The kid snorted, a high-pitched, stalling-engine laugh. “You teach
anarchy
at the
university
?”

“Or we could do an interview.”

This, apparently, struck the kid as even more absurd.

“For my book.”

The mover laughed again. He brought the joint to his lips, and his head twitched—some sort of tic—but he held his hand steady until he got a hit.

The smell of pot smoke in the dense fog carried Scanlon back to Sam’s porch in Bronxville in the weeks after his wife had died. The spring Sam retired, Maxine was diagnosed with cervical cancer, and lasted only until November. At the funeral, Sam looked to have aged a decade, and when Scanlon checked in on him after his family had left, he was distracted and forgetful, so Scanlon canceled his classes and stayed in the spare room for a week. He cooked for Sam and got him out to movies, and they spent
hours every day talking radical action and mass movements, talking about books Sam wished he’d written and Eastern European cities he’d planned to visit in the coming years with Maxine. Scanlon cleaned out closets and repaired an old gate-leg table in the basement shop—Sam had taught him woodworking over the years. He made drinks for guests and ushered them out when Sam grew tired. And when out of the blue Sam said, “I haven’t toked up in twenty-five years,” he went down to NYU and inquired with some former students until he scored, then he and Sam passed a pipe in an icy fog, and stories of the seventies quickly turned to the sixties before settling into the beatnik years in the Village early in Sam’s marriage. For two days he described Maxine with awe, still mystified by her a half-century later—snaking her hips and shoulders when she danced, playing the flute to Coltrane, dabbing a fleck of tobacco off her tongue with a pinkie and flicking it with a long painted nail, starting
Lolita
one night in the soft chair by the radiator and staying up until breakfast to finish, then doing the same a week later with
The Ugly American
. Without knowing he was doing it, Sam showed Scanlon what it meant to fall in love, then fall deeper, to keep falling.

Clay blew a plume of smoke into the fog, and Scanlon reached forward until the joint was placed in his fingers. He sucked in a couple quick hits and the smoke expanded in his lungs. Holding back a cough he said, “I just thought I’d give you the opportunity. Express your views. I don’t give a shit.”

He reached back with the roach, but Clay said, “All yours,” and brushed by him, heading back to the house. Watching him pass between the patio and the garage, Scanlon took another hit, then rolled the roach between his thumb and fingers until it scattered at his feet. Clay paused at the garage window. Paused, or was time getting sluggish? The birds were slurring, the fog seemed thicker, more soupier. And just as Scanlon thought, Shit, I’m very stoned, the kid lifted his elbow like a wing and popped it through the glass.

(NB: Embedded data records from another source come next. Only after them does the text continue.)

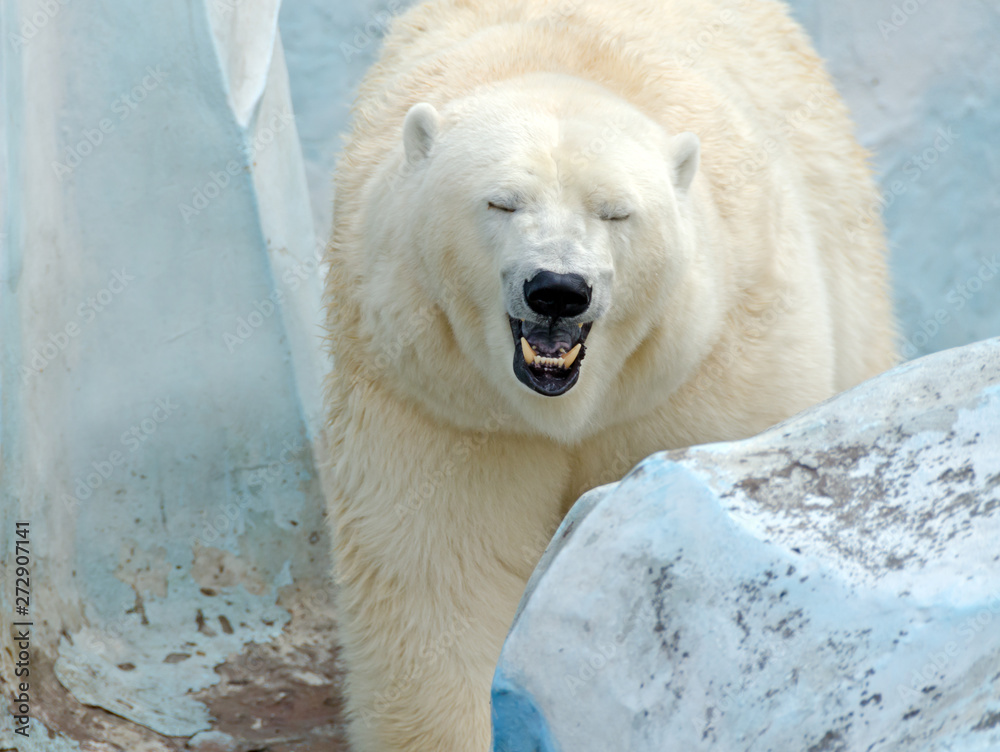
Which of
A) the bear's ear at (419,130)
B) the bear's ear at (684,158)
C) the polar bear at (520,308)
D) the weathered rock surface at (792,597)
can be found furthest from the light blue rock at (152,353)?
the weathered rock surface at (792,597)

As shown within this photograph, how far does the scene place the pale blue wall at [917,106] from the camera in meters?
5.62

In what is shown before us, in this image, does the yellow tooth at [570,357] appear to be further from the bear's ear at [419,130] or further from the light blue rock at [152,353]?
the light blue rock at [152,353]

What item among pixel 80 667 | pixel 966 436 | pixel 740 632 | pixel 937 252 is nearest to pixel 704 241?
pixel 966 436

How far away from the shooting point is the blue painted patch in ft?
6.40

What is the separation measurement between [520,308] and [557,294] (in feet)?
0.36

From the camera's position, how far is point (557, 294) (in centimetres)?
257

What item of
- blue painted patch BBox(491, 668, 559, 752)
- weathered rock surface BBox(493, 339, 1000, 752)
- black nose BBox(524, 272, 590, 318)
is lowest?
blue painted patch BBox(491, 668, 559, 752)

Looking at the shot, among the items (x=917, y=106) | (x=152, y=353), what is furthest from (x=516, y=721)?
(x=917, y=106)

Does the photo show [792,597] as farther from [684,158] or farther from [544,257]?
[684,158]

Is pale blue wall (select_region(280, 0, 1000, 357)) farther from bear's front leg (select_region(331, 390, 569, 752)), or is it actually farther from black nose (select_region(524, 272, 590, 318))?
black nose (select_region(524, 272, 590, 318))

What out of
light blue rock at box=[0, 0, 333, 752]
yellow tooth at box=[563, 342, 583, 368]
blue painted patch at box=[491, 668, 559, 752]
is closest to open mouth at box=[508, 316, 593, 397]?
yellow tooth at box=[563, 342, 583, 368]

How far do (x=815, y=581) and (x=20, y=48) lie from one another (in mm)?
3313

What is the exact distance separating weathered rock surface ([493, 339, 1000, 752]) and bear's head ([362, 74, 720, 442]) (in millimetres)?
737

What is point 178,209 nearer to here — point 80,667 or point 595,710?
point 80,667
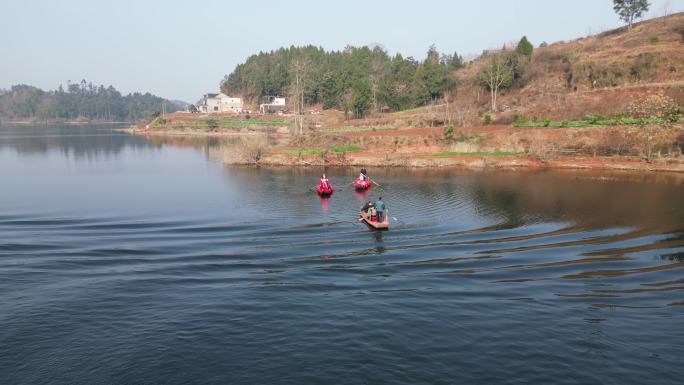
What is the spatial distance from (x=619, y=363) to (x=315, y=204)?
23.9 meters

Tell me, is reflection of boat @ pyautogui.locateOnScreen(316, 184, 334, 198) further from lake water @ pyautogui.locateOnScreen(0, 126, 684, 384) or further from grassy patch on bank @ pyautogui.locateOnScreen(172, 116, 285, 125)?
grassy patch on bank @ pyautogui.locateOnScreen(172, 116, 285, 125)

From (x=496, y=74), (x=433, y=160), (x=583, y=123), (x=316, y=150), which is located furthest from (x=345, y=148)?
(x=496, y=74)

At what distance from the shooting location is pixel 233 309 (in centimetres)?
1805

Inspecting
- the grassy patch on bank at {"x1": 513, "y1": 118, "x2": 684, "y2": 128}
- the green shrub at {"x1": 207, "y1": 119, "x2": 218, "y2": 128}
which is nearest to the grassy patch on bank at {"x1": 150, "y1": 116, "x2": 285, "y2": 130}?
the green shrub at {"x1": 207, "y1": 119, "x2": 218, "y2": 128}

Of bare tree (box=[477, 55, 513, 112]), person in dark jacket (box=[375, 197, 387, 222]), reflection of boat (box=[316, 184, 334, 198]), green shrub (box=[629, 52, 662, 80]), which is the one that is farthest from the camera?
bare tree (box=[477, 55, 513, 112])

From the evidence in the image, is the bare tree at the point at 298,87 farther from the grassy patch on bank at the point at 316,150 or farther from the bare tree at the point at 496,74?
the bare tree at the point at 496,74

Scanlon sprang toward him—“What the fuck!” he shouted—but Clay had vanished through the fog. The gate latch clunked, and he heard feet whisking in the grass. He looked down. He was walking, his shoes were wet. When he looked up, half his face was reflected in the garage window, a line of broken glass running between his eyes, over the bridge of his nose, and across a cheek. He reached through the hole where the other side of
his face should have been. It really
had
happened. Shards lay on the sill and inside on the floor—the tinkling strangely continued to sound in his head. How stoned was he?